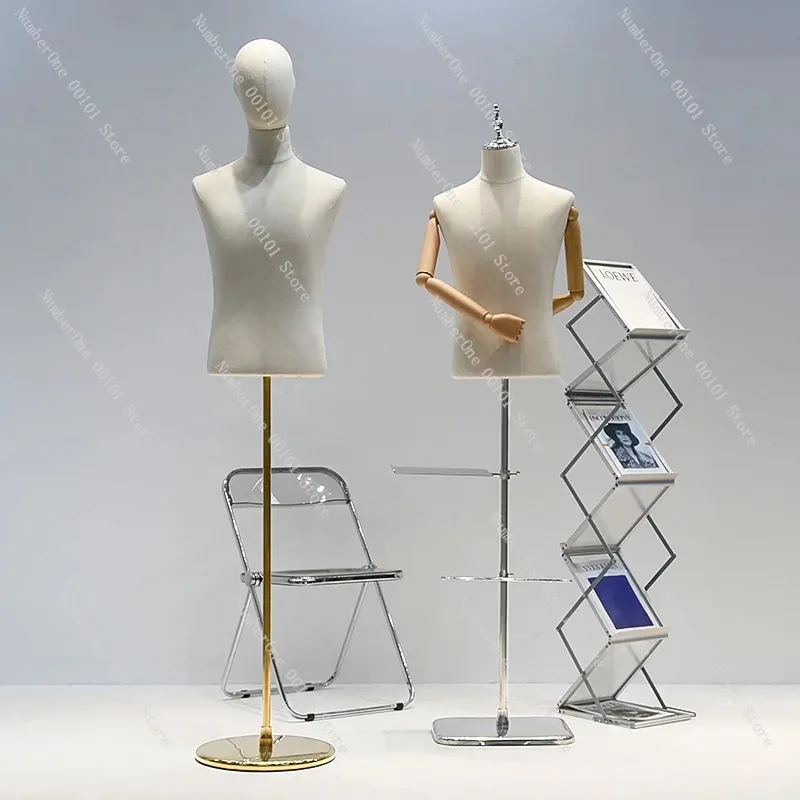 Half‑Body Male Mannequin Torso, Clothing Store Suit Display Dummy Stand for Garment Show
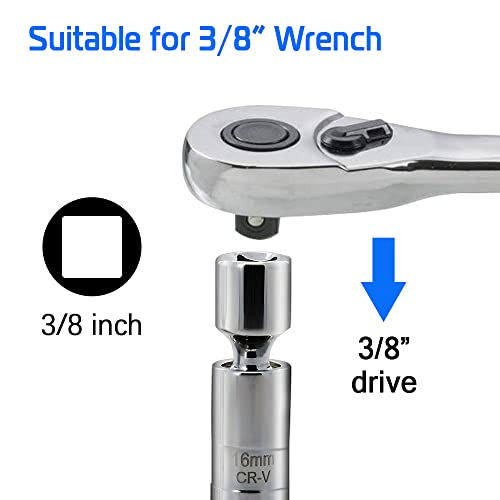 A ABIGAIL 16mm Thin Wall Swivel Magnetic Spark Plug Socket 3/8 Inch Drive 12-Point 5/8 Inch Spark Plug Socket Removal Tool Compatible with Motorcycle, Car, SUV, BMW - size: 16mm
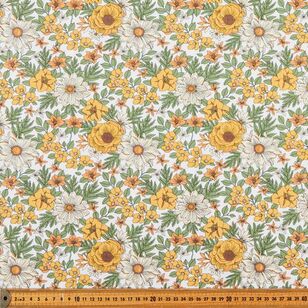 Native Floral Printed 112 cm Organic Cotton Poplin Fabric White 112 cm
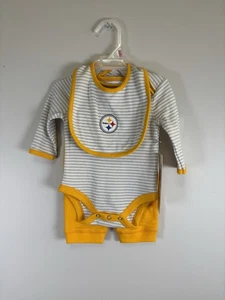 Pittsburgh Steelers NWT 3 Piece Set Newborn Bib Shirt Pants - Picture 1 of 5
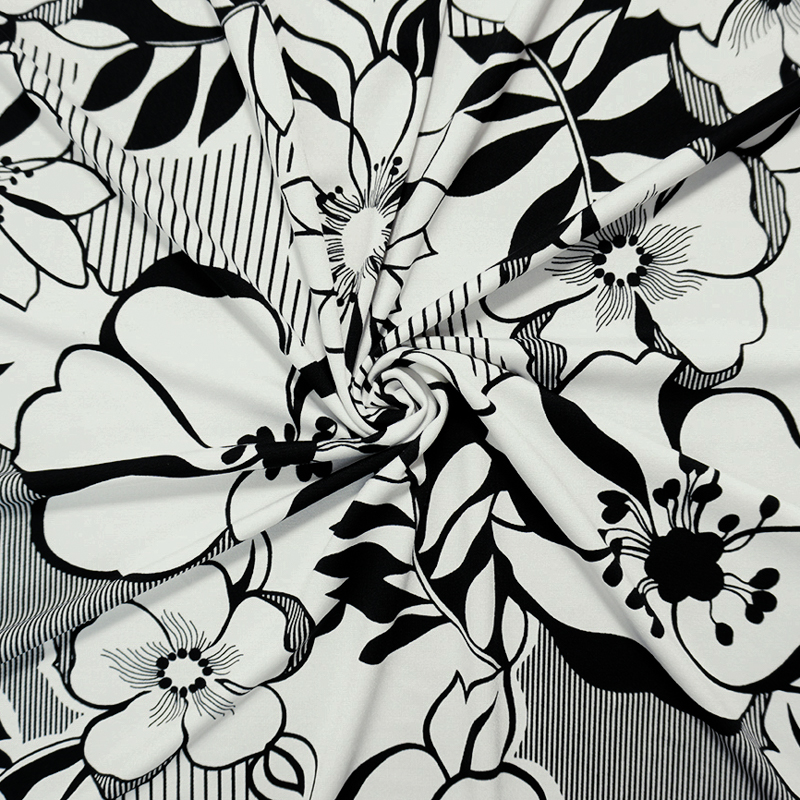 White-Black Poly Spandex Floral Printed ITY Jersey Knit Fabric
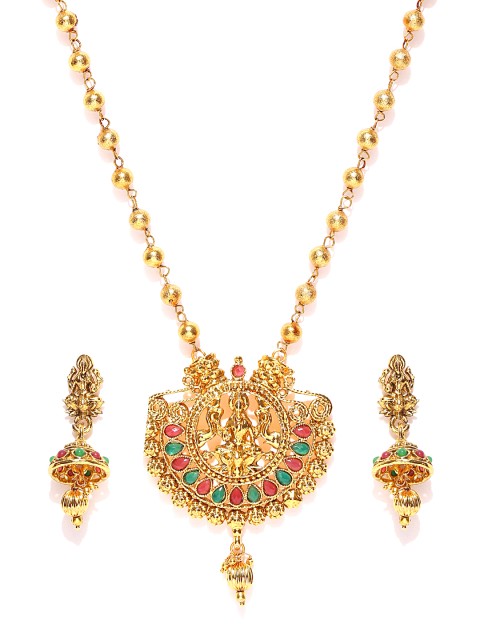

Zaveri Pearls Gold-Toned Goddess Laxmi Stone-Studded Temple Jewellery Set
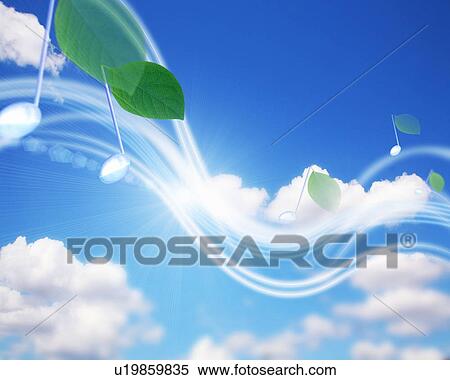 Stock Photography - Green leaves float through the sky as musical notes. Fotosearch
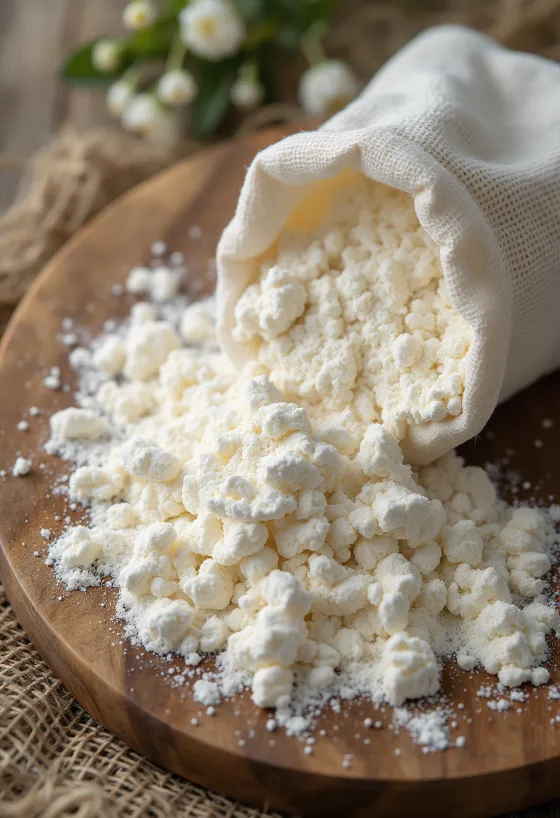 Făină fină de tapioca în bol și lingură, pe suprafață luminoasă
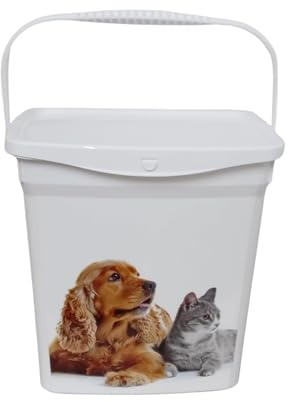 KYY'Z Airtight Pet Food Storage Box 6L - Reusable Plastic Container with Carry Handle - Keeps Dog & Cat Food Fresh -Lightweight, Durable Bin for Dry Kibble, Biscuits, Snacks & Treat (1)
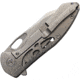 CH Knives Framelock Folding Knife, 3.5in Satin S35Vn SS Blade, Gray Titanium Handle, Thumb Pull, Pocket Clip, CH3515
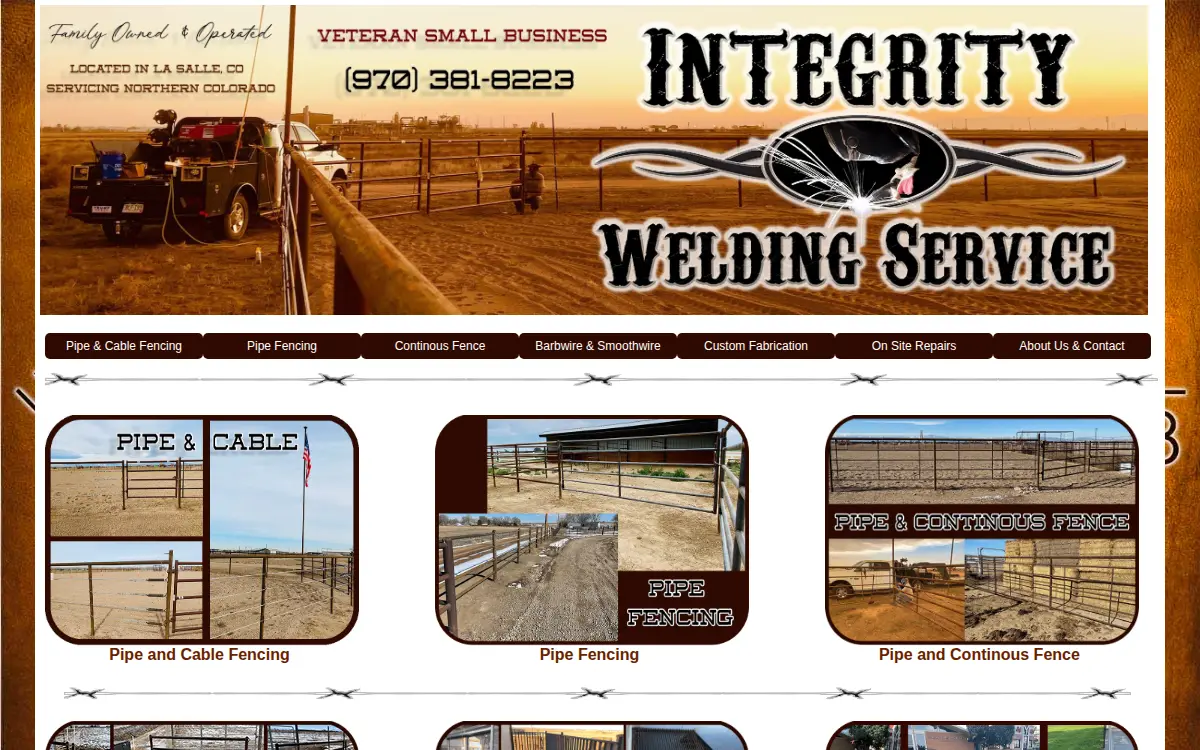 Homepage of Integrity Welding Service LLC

• [Work instruction]
All of the data gets printed again exactly; the pictures do not.

• [Written response]
 Half‑Body Male Mannequin Torso, Clothing Store Suit Display Dummy Stand for Garment Show
 A ABIGAIL 16mm Thin Wall Swivel Magnetic Spark Plug Socket 3/8 Inch Drive 12-Point 5/8 Inch Spark Plug Socket Removal Tool Compatible with Motorcycle, Car, SUV, BMW - size: 16mm
 Native Floral Printed 112 cm Organic Cotton Poplin Fabric White 112 cm
 Pittsburgh Steelers NWT 3 Piece Set Newborn Bib Shirt Pants - Picture 1 of 5
 White-Black Poly Spandex Floral Printed ITY Jersey Knit Fabric

Zaveri Pearls Gold-Toned Goddess Laxmi Stone-Studded Temple Jewellery Set
 Stock Photography - Green leaves float through the sky as musical notes. Fotosearch
 Făină fină de tapioca în bol și lingură, pe suprafață luminoasă
 KYY'Z Airtight Pet Food Storage Box 6L - Reusable Plastic Container with Carry Handle - Keeps Dog & Cat Food Fresh -Lightweight, Durable Bin for Dry Kibble, Biscuits, Snacks & Treat (1)
 CH Knives Framelock Folding Knife, 3.5in Satin S35Vn SS Blade, Gray Titanium Handle, Thumb Pull, Pocket Clip, CH3515
 Homepage of Integrity Welding Service LLC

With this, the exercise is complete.